Geniş Katılım Bekleniyor
Katar resmi ajansı QNA, Doha’da pazar ve pazartesi günleri yapılacak zirvede, salı günü Katar’ı hedef alan saldırıya verilecek yanıtın masaya yatırılacağını aktardı. Diplomatik kaynaklar, zirveye Arap ve İslam ülkelerinden geniş katılım beklendiğini, ortak bir yanıt üzerinde mutabakat aranacağını bildirdi.
“Tehditleri Kabul Etmiyoruz”
Katar Başbakanı ve Dışişleri Bakanı Şeyh Muhammed bin Abdurrahman Al Sani, CNN’e verdiği demeçte, İsrail Başbakanı Binyamin Netanyahu’nun tehditlerini kabul etmediklerini belirtti. “Netanyahu, kendisine hiçbir tehdit oluşturmayan ülkeleri dahi hedef alıyor. Bölge ülkeleriyle birlikte hazırlanan yanıtın gerçekçi olmasını ve İsrail’in zorbalığını durduracak nitelikte olmasını umuyoruz” dedi.
Şeyh Muhammed, ABD Başkanı Donald Trump’ın İsrail saldırılarına karşı verdiği güçlü mesajı takdir ettiklerini, ancak bu açıklamaların somut adımlarla desteklenmesi gerektiğini vurguladı.
Uluslararası Tepki
Salı günü Doha’da Hamas yöneticilerine ait konutların hedef alındığı saldırı, Arap ve İslam dünyasında olduğu gibi uluslararası alanda da geniş tepkiyle karşılandı. Saldırının Katar’ın egemenliğine açık bir ihlal olduğu, uluslararası hukuk ve anlaşmaların çiğnendiği vurgulandı. Katar’ın bölgede arabuluculuk rolü üstlenmesine rağmen hedef alınması, İsrail’in saldırgan tutumunun yeni bir göstergesi olarak yorumlandı.
Sonuç
Doha'ya düzenlenen İsrail saldırısı, Gazze'deki savaşın ötesinde, bölgesel ve uluslararası ilişkilerde derin çatlaklar yaratmıştır.
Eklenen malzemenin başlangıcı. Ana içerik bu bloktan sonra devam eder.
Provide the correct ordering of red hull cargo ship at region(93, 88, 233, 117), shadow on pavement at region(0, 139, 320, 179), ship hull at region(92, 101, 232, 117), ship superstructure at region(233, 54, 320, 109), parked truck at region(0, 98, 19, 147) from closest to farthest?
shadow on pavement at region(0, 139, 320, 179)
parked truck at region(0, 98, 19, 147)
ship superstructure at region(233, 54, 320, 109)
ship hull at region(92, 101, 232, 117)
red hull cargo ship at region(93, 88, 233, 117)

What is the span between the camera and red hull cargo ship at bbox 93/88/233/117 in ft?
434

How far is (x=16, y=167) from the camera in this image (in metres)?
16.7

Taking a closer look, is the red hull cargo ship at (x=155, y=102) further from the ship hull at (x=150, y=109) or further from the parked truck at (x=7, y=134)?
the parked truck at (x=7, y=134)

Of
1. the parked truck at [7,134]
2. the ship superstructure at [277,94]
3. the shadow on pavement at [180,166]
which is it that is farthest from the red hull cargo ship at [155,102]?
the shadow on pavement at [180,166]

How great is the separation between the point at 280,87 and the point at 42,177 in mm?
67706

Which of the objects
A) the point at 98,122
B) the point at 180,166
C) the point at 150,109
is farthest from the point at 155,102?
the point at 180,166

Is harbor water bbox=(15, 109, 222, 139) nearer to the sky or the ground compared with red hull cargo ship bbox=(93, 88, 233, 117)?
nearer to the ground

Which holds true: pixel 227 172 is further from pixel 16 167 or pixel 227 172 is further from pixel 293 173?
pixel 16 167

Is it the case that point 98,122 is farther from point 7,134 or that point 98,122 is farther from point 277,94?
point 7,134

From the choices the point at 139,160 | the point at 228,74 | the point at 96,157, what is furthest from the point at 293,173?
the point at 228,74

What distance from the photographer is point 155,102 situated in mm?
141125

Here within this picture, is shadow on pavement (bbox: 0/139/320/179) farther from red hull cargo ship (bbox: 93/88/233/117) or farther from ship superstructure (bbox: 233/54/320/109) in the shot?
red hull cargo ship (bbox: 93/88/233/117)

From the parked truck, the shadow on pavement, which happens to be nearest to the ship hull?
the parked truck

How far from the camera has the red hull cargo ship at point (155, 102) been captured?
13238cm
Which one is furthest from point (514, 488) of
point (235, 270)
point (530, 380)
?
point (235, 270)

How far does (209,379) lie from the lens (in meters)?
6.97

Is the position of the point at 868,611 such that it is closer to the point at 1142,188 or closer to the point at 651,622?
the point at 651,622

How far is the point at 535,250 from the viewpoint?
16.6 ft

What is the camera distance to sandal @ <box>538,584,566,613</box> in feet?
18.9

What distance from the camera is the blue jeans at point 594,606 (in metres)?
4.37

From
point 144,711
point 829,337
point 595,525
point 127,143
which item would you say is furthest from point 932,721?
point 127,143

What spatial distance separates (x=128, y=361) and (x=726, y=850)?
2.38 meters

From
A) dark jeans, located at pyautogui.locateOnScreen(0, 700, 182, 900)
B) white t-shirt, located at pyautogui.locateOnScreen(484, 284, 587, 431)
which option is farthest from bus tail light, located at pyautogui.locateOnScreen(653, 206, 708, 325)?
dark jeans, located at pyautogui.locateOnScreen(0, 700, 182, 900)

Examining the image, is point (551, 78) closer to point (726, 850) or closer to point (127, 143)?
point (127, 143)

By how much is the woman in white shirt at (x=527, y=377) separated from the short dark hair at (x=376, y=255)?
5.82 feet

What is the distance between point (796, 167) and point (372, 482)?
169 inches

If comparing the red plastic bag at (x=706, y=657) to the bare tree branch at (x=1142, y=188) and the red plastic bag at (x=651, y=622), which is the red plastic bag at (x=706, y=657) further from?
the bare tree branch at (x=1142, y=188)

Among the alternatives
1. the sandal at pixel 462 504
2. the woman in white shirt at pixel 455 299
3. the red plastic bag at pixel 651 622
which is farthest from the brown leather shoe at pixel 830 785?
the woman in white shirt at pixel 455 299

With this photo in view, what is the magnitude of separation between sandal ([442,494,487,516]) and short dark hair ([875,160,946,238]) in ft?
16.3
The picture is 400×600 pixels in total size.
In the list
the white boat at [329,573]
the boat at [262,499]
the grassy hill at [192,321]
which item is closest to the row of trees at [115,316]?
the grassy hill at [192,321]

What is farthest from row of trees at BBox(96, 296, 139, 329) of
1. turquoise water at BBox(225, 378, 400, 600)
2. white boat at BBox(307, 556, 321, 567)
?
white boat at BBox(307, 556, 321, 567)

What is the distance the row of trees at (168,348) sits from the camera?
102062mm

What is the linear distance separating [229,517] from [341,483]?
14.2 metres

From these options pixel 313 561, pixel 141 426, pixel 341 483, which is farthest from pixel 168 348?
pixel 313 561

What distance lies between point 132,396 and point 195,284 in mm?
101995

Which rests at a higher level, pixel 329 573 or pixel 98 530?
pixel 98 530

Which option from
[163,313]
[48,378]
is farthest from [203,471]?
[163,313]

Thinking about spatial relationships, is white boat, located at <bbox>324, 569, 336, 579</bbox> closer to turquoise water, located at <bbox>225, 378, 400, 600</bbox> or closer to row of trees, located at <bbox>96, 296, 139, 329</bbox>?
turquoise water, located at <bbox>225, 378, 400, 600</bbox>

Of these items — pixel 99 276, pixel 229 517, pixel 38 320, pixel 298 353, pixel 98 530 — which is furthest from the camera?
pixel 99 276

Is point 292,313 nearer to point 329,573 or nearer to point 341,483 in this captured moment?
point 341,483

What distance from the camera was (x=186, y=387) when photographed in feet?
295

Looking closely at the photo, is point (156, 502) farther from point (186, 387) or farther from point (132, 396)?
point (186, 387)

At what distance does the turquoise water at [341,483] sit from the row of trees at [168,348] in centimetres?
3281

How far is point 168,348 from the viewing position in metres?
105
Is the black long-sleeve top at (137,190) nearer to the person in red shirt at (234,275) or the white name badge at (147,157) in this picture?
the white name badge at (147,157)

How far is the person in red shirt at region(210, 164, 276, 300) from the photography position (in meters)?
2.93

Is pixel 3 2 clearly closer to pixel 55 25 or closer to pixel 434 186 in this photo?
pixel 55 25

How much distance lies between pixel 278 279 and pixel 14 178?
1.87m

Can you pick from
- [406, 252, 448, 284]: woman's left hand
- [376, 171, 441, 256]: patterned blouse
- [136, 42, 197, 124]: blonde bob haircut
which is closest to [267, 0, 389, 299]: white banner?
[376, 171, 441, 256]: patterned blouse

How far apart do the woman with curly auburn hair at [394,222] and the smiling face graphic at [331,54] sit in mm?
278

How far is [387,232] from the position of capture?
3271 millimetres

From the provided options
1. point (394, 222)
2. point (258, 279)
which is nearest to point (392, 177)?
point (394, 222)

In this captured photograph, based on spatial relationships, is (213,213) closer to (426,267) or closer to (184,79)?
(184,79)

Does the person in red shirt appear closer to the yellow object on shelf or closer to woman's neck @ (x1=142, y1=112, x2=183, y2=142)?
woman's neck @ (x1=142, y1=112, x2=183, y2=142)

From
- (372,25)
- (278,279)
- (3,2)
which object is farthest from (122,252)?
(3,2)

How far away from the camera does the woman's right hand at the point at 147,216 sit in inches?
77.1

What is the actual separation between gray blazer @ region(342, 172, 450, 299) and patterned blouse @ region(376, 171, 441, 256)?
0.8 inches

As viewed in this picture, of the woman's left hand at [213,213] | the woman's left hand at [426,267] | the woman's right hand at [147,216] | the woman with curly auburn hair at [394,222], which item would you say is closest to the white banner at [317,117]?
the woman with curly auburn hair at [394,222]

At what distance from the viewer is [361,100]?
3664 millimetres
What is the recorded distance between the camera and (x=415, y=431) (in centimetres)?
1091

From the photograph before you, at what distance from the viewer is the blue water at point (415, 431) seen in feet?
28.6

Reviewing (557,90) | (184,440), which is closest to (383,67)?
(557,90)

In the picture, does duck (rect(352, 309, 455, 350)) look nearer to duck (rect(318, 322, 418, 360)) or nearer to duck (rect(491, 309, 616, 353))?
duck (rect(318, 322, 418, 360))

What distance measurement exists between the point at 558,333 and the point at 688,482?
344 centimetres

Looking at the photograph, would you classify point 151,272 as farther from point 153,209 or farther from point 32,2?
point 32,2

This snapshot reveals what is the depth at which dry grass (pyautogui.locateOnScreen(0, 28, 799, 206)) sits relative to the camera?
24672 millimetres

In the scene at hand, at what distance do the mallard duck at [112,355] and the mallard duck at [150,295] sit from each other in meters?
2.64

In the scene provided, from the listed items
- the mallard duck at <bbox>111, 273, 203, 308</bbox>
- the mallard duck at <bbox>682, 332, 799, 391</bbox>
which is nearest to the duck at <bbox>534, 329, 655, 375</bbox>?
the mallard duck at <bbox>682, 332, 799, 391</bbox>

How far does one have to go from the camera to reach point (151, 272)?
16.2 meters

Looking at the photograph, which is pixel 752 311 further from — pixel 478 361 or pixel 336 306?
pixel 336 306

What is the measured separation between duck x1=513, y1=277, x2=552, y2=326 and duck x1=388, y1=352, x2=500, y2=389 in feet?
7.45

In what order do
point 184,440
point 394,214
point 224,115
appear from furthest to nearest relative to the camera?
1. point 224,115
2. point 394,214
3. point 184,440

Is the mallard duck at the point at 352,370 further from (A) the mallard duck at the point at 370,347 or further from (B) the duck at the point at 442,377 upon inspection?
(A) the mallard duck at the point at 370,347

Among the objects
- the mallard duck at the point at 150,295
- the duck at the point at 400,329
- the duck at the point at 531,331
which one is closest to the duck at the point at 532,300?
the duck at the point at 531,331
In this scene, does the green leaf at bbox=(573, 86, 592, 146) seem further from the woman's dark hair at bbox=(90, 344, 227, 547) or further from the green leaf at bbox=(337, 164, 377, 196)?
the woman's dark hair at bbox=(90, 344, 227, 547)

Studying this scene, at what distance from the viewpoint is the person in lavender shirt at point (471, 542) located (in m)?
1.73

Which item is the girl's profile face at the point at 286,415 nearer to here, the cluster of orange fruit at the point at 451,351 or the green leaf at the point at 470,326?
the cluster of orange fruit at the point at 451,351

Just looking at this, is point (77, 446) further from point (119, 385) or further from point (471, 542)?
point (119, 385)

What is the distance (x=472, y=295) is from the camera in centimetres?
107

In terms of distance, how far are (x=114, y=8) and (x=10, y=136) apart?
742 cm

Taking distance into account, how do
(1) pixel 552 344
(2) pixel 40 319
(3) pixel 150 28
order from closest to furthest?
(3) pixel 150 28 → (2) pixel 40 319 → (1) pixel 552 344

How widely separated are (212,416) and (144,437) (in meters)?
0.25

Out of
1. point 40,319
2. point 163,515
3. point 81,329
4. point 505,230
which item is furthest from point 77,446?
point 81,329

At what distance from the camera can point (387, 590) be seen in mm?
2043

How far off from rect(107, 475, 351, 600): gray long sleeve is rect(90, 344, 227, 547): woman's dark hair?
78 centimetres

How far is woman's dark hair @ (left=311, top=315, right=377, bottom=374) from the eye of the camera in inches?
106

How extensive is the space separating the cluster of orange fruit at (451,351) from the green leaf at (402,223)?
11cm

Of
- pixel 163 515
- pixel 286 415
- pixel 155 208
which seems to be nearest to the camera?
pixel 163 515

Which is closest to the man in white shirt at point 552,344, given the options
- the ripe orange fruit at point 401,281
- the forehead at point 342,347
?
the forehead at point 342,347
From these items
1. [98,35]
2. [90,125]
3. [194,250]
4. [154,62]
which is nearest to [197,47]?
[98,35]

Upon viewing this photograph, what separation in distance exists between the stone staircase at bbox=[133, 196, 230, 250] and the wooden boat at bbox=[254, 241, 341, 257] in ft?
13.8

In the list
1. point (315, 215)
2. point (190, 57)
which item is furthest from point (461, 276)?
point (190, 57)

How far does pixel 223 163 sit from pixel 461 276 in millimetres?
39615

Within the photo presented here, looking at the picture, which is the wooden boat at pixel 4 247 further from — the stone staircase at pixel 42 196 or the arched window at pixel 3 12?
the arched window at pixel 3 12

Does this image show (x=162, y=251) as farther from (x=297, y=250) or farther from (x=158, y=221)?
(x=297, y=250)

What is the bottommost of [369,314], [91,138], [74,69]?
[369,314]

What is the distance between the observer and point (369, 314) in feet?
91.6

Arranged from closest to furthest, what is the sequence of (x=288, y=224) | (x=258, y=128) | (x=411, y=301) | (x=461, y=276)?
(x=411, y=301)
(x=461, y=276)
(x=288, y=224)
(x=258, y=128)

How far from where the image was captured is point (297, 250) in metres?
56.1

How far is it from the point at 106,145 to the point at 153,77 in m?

Katar'ın arabuluculuk rolünü yeniden değerlendirme kararı, rehinelerin durumu ve gelecekteki ateşkes çabaları üzerinde belirsizlik yaratmaktadır. ABD'nin kilit bir müttefikine yönelik rızası olmadan gerçekleştirilen bu saldırı, Washington'ın Orta Doğu'daki kredibilitesini ve nüfuzunu da tehlikeye atmıştır. Bu olay, Netanyahu hükümetinin iç siyasi önceliklerinin, dış ilişkiler ve bölgesel istikrar üzerindeki etkilerini bir kez daha gözler önüne sermiştir. Katar'da düzenlenen cenaze töreni ve sonrasında gelen uluslararası kınamalar, saldırının diplomatik sonuçlarının daha uzun süre devam edeceğini ve bölgedeki gerilimin azalmak yerine artabileceğini göstermektedir.